En este territorio, los objetos no están “representados”: actúan. Una silla, un corsé, tacones, plumas recogidas con cuidado e insistencia, fragmentos de archivo fotográfico… Son señales y reliquias que se desplazan de su función y se reconfiguran enun régimen distinto: el de la imagen poética. Al incorporar el ready-made —hacer un tesoro de lo hallado o descartado—, la práctica opera desde una ética del resto: recogerlo que sobra para descubrir en ello una nueva posibilidad de sentido. Lo inútil deviene materia; un residuo deviene horizonte.
La exposición se entiende como un presente de relaciones. Imedio dispone escenas donde el tiempo se espesa y se vuelve táctil. La imagen se comporta como un umbral: algo que aparece y desaparece, que insiste por recurrencia. La repetición no es monotonía; es un modo de mirar hasta que el mundo diga otra cosa.
Los cuerpos se presentan a menudo fragmentados: piernas, manos, torsos interrumpidos. Ese recorte no responde a una estética de la falta, sino a una ética del pudor y de la proximidad. Son presencias en tránsito, partes de una coreografía mayor donde el objeto también participa. Allí, el tacón —escaso, deseado, frágil— deja de ser accesorio para volverse forma de construcción: un símbolo de dislocación, deseo y ternura. La pulcritud entra en el barro y, sin perder su filo, se vuelve poética.

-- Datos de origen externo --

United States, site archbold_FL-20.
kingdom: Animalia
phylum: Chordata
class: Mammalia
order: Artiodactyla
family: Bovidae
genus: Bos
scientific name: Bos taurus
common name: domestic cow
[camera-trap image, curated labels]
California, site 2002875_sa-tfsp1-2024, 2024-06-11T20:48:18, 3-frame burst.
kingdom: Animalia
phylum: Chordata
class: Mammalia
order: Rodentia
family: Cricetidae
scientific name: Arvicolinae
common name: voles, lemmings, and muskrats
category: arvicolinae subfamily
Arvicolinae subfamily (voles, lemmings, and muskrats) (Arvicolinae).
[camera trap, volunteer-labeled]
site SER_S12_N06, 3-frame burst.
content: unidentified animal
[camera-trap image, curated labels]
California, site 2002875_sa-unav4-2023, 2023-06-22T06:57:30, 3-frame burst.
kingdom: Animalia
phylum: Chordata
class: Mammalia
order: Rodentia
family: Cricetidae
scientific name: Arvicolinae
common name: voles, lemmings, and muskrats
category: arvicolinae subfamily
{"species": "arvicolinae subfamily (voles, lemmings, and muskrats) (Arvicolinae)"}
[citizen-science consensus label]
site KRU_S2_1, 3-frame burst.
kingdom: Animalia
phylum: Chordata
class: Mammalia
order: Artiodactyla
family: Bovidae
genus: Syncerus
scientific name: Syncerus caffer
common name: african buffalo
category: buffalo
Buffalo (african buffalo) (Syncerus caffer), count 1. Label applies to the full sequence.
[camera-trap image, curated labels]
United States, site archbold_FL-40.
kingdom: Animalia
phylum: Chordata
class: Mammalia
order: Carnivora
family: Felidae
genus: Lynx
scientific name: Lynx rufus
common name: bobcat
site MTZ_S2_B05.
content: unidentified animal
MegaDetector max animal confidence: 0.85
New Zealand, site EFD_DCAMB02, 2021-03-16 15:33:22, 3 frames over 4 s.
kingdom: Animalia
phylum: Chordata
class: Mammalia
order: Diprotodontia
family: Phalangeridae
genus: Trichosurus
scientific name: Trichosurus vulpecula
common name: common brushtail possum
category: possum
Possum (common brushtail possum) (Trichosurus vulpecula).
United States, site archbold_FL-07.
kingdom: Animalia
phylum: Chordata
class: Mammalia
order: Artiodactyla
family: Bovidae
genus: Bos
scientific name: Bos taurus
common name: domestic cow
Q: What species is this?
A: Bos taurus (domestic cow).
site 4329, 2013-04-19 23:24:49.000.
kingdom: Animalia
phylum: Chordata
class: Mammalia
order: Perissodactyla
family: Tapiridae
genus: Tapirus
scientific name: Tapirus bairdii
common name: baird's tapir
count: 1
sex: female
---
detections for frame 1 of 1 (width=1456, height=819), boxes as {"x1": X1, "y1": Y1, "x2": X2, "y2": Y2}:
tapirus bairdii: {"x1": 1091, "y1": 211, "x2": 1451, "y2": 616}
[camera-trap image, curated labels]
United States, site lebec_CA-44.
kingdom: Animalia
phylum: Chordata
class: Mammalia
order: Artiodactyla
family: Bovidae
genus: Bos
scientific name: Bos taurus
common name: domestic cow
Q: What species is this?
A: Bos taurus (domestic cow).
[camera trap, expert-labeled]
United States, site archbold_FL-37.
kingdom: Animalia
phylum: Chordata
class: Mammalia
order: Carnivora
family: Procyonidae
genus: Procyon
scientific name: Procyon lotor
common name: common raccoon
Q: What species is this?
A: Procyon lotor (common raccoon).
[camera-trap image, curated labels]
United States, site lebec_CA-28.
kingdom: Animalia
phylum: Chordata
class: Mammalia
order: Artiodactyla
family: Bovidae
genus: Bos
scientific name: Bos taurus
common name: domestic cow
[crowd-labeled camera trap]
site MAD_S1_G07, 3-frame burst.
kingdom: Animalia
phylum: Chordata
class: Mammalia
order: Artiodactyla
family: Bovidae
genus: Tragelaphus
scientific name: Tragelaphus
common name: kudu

La obra insiste en algo raro y urgente: que el deseo puede ser una forma de conocimiento. Que la imagen, cuando se abre a la fragilidad y al recuerdo, captura el tiempo en un instante casi mágico. Que un extraño sonido —un ruido, una música, una voz cercana— puede activar el poema: no porque lo explique, sino porque lo convoca. Esta exposición sostiene ese anhelo: el de reorganizar el mundo desde la belleza como comunidad,desde el objeto como señal, desde la pintura como un lugar donde lo sensible tiene la potencia de reestructurar lo posible.